The comparison report includes:

Summary Section:

  • Total queries compared

  • Count of improved, regressed, and unchanged queries

  • Overall assessment (improved/regressed/mixed)

Performance Metrics:

  • Average query time change

  • Total execution time change

  • Per-metric improvement indicators

Geometric Mean:

  • Baseline and current geometric means (standard benchmark metric)

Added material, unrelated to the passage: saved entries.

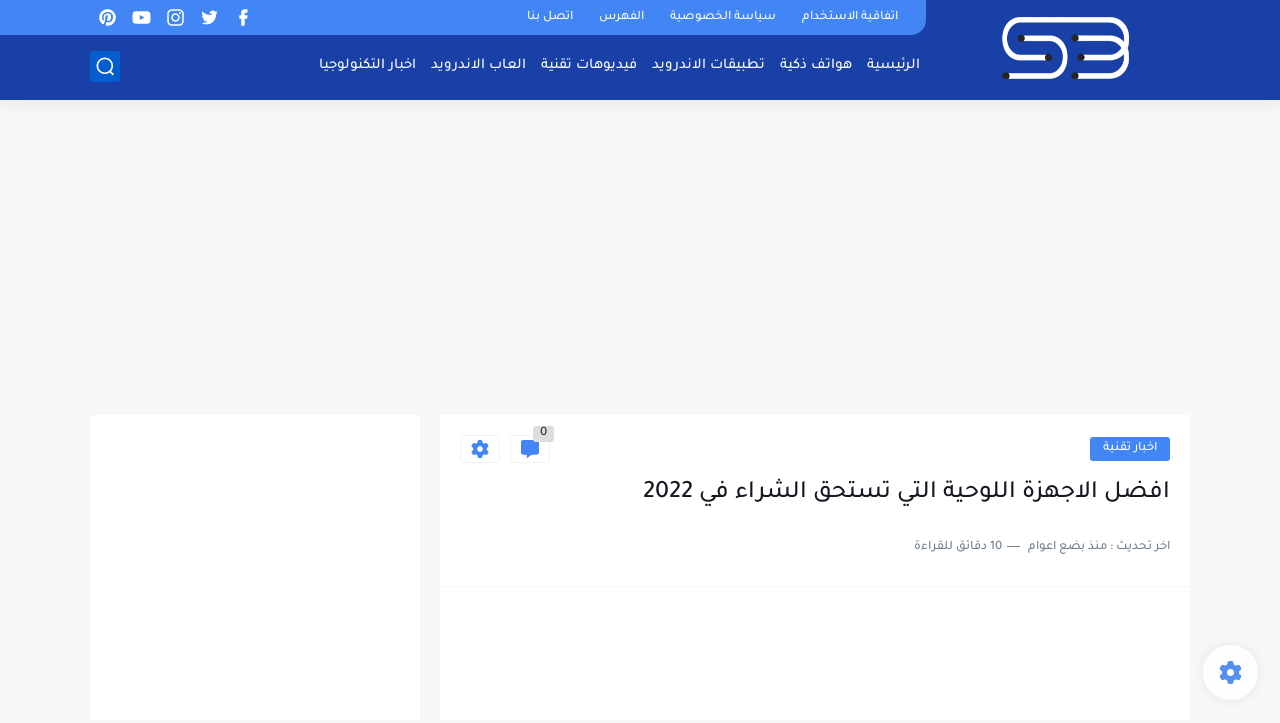

--- FILE ---
content_type: text/html; charset=utf-8
request_url: https://www.google.com/recaptcha/api2/aframe
body_size: 269
content:
<!DOCTYPE HTML><html><head><meta http-equiv="content-type" content="text/html; charset=UTF-8"></head><body><script nonce="oeWTCZfFAkZXmpyuZjEQlw">/** Anti-fraud and anti-abuse applications only. See google.com/recaptcha */ try{var clients={'sodar':'https://pagead2.googlesyndication.com/pagead/sodar?'};window.addEventListener("message",function(a){try{if(a.source===window.parent){var b=JSON.parse(a.data);var c=clients[b['id']];if(c){var d=document.createElement('img');d.src=c+b['params']+'&rc='+(localStorage.getItem("rc::a")?sessionStorage.getItem("rc::b"):"");window.document.body.appendChild(d);sessionStorage.setItem("rc::e",parseInt(sessionStorage.getItem("rc::e")||0)+1);localStorage.setItem("rc::h",'1768652833489');}}}catch(b){}});window.parent.postMessage("_grecaptcha_ready", "*");}catch(b){}</script></body></html>

--- FILE ---
content_type: application/javascript; charset=utf-8
request_url: https://fundingchoicesmessages.google.com/f/AGSKWxVGjd42-4NYDd1FjyZzCT7ZmC_4_WvUWpjZmhuTZIChbKwo7MlWUKwW062PdNVDxoyJD8rDth15cZeLD2YRajGyrrTmmTQq8TmLNRln6njUnfr11GmS6M_j-_AeCvKh8xAwlfVE2GoCl2NmqF_J2tm_Q3--XYXh9r3QO9PBug43eWRULvmdnrYTBmM_/_?view=ad&/ban_m.php?_rightad1./cpmrect..ads.controller.
body_size: -1288
content:
window['ef2d8f12-ab7a-447f-b5ed-274a05181c0b'] = true;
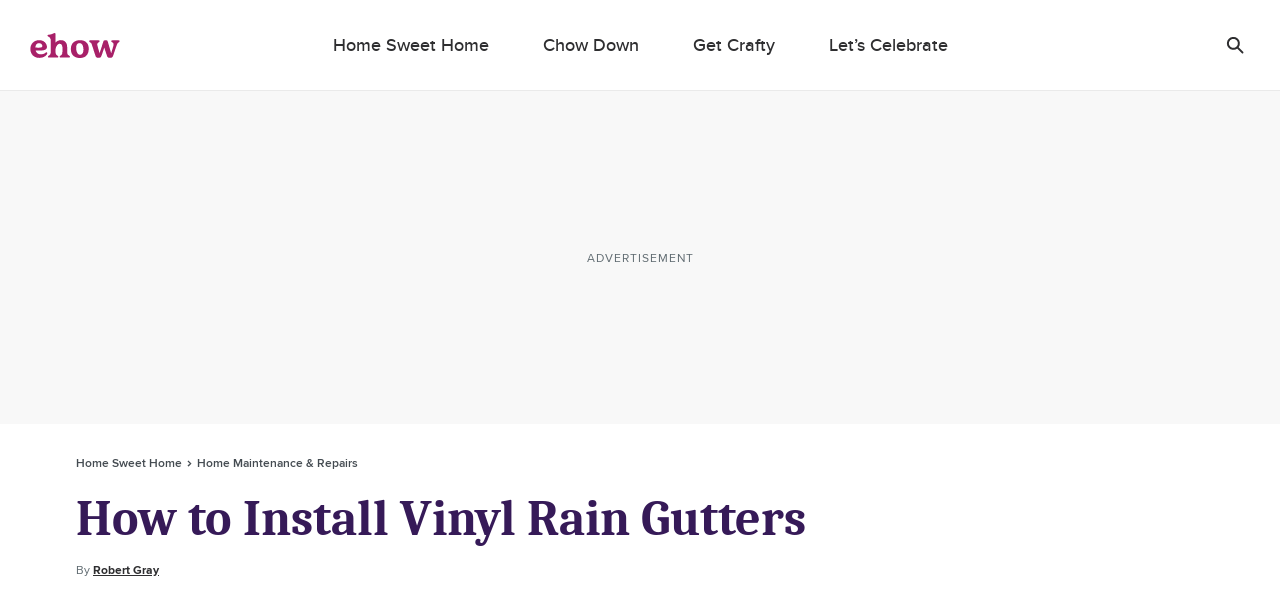

--- FILE ---
content_type: text/html; charset=utf-8
request_url: https://www.google.com/recaptcha/api2/aframe
body_size: 265
content:
<!DOCTYPE HTML><html><head><meta http-equiv="content-type" content="text/html; charset=UTF-8"></head><body><script nonce="iESbVb0zodDgCiQGF8abiQ">/** Anti-fraud and anti-abuse applications only. See google.com/recaptcha */ try{var clients={'sodar':'https://pagead2.googlesyndication.com/pagead/sodar?'};window.addEventListener("message",function(a){try{if(a.source===window.parent){var b=JSON.parse(a.data);var c=clients[b['id']];if(c){var d=document.createElement('img');d.src=c+b['params']+'&rc='+(localStorage.getItem("rc::a")?sessionStorage.getItem("rc::b"):"");window.document.body.appendChild(d);sessionStorage.setItem("rc::e",parseInt(sessionStorage.getItem("rc::e")||0)+1);localStorage.setItem("rc::h",'1769388330632');}}}catch(b){}});window.parent.postMessage("_grecaptcha_ready", "*");}catch(b){}</script></body></html>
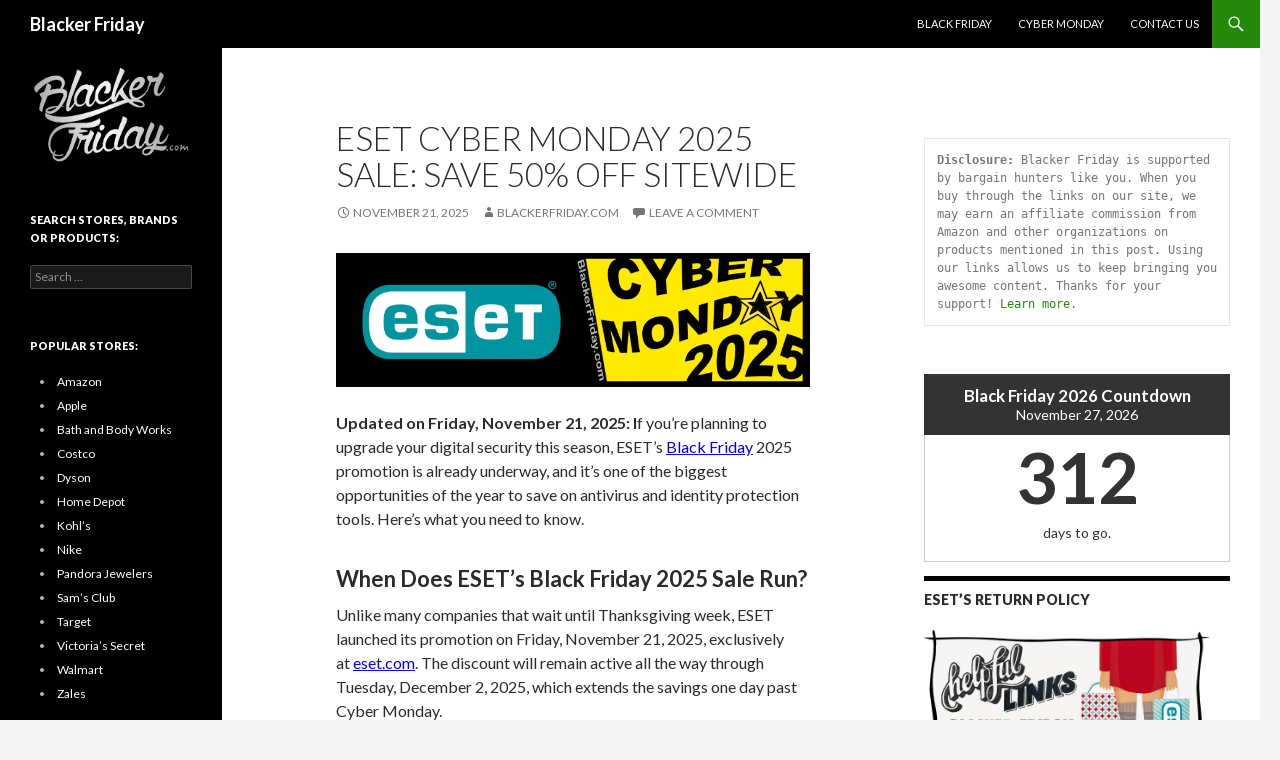

--- FILE ---
content_type: text/html; charset=utf-8
request_url: https://www.google.com/recaptcha/api2/aframe
body_size: 267
content:
<!DOCTYPE HTML><html><head><meta http-equiv="content-type" content="text/html; charset=UTF-8"></head><body><script nonce="izGNbhEbi9Aj4m0vSlRGYg">/** Anti-fraud and anti-abuse applications only. See google.com/recaptcha */ try{var clients={'sodar':'https://pagead2.googlesyndication.com/pagead/sodar?'};window.addEventListener("message",function(a){try{if(a.source===window.parent){var b=JSON.parse(a.data);var c=clients[b['id']];if(c){var d=document.createElement('img');d.src=c+b['params']+'&rc='+(localStorage.getItem("rc::a")?sessionStorage.getItem("rc::b"):"");window.document.body.appendChild(d);sessionStorage.setItem("rc::e",parseInt(sessionStorage.getItem("rc::e")||0)+1);localStorage.setItem("rc::h",'1768819422525');}}}catch(b){}});window.parent.postMessage("_grecaptcha_ready", "*");}catch(b){}</script></body></html>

  • Percentage change with severity indicator

Per-Query Breakdown:

  • Query ID, baseline time, current time, percentage change

  • Severity classification:

    • CRITICAL: >50% regression

    • MAJOR: >25% regression

    • MINOR: >10% regression

    • SLIGHT: >1% regression

    • FASTER: Any improvement

Severity Indicators

Indicator

Meaning

Threshold

🟢

Improved (faster)

Any negative change

Unchanged

<1% change

🟡

Minor regression

1-10% slower

🔴

Major regression

>10% slower

Common Workflows

Regression Testing in CI/CD:

# 1. Run baseline benchmark (e.g., main branch)
benchbox run --platform duckdb --benchmark tpch --scale 0.1 \
  --output ./baseline-results

# 2. Run current benchmark (e.g., feature branch)
benchbox run --platform duckdb --benchmark tpch --scale 0.1 \
  --output ./current-results

# 3. Compare and fail on regression
benchbox compare \
  baseline-results/results/*.json \
  current-results/results/*.json \
  --fail-on-regression 10%

Before/After Optimization Analysis:

# Run without tuning
benchbox run --platform snowflake --benchmark tpch --scale 1 \
  --tuning notuning --output ./baseline

# Run with tuning
benchbox run --platform snowflake --benchmark tpch --scale 1 \
  --tuning tuned --output ./optimized

# Compare results
benchbox compare \
  baseline/results/tpch_*.json \
  optimized/results/tpch_*.json \
  --format html --output tuning-analysis.html

Cross-Platform Comparison:

# Compare DuckDB vs ClickHouse performance
benchbox compare \
  duckdb-results/results/tpch_sf1.json \
  clickhouse-results/results/tpch_sf1.json \
  --show-all-queries

Exit Codes

Code

Meaning

0

Comparison completed successfully (no regression above threshold)

1

Regression detected above --fail-on-regression threshold, or error occurred

Notes

  • The first result file is always treated as the baseline

  • Both result files must use schema version 1.0

  • Results should be from the same benchmark and scale factor for meaningful comparison

  • Multi-file comparison (>2 files) is planned for a future release

  • Use benchbox results to find available result files for comparison

Python API

For programmatic comparison, use the ResultExporter class:

from pathlib import Path
from benchbox.core.results.exporter import ResultExporter

exporter = ResultExporter()

# Compare two result files
comparison = exporter.compare_results(
    Path("baseline.json"),
    Path("current.json")
)

# Check overall performance
perf = comparison['performance_changes']['average_query_time']
print(f"Average query time: {perf['change_percent']:.2f}% change")

if perf['improved']:
    print("Performance improved!")

# Export as HTML report
report_path = exporter.export_comparison_report(comparison)
print(f"Report saved to: {report_path}")

See Result Analysis API for complete API documentation.